## Start DATA FOR THE TASK

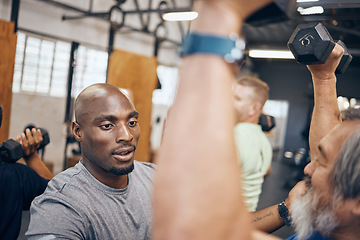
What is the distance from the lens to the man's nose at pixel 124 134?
1.52 metres

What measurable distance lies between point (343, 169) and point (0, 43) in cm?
405

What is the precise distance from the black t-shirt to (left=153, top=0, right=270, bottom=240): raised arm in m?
1.63

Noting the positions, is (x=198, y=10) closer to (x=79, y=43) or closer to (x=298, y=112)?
(x=79, y=43)

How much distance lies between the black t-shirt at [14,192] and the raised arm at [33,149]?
0.50 feet

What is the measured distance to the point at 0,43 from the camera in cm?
374

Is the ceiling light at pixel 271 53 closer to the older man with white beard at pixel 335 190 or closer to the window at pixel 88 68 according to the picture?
the window at pixel 88 68

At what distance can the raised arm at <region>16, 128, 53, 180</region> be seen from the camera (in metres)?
2.04

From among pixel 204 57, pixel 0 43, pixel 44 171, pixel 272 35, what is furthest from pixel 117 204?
pixel 272 35

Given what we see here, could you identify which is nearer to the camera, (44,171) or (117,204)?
(117,204)

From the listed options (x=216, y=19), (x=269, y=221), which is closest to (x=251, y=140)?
(x=269, y=221)

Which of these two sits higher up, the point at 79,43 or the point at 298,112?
the point at 79,43

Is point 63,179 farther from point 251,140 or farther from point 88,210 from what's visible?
point 251,140

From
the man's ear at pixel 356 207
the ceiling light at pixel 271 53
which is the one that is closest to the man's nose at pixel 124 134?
the man's ear at pixel 356 207

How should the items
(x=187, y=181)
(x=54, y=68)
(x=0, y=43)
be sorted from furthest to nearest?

## End DATA FOR THE TASK

▶ **WHAT YOU HAVE TO DO**
Verbatim reproduction of every record is required; images are left out.

▶ **TASK ANSWER**
What is the distance from the lens to the man's nose at pixel 124 134?
1.52 metres

What measurable distance lies between point (343, 169) and point (0, 43) in cm?
405

What is the precise distance from the black t-shirt to (left=153, top=0, right=270, bottom=240): raised arm in m?
1.63

Noting the positions, is (x=198, y=10) closer to (x=79, y=43) or closer to (x=298, y=112)?
(x=79, y=43)

How much distance lies between the black t-shirt at [14,192] and the raised arm at [33,149]?
0.50 feet

What is the measured distance to the point at 0,43 from the camera in cm?
374

Is the ceiling light at pixel 271 53 closer to the older man with white beard at pixel 335 190 or closer to the window at pixel 88 68 according to the picture?
the window at pixel 88 68

At what distance can the raised arm at <region>16, 128, 53, 180</region> be seen from the camera (in metres)?
2.04

From among pixel 204 57, pixel 0 43, pixel 44 171, pixel 272 35, what is furthest from pixel 117 204?
pixel 272 35

Given what we see here, could you identify which is nearer to the camera, (44,171) or (117,204)?
(117,204)

From the listed options (x=216, y=19), (x=269, y=221), which is closest to (x=251, y=140)?
(x=269, y=221)

Which of these two sits higher up, the point at 79,43 or the point at 298,112?
the point at 79,43

Is point 63,179 farther from point 251,140 or farther from point 88,210 from what's visible?
point 251,140

From
the man's ear at pixel 356 207
the ceiling light at pixel 271 53
which is the one that is closest to the man's nose at pixel 124 134?
the man's ear at pixel 356 207

How should the items
(x=187, y=181)
(x=54, y=68)
(x=0, y=43)
be sorted from furthest to nearest?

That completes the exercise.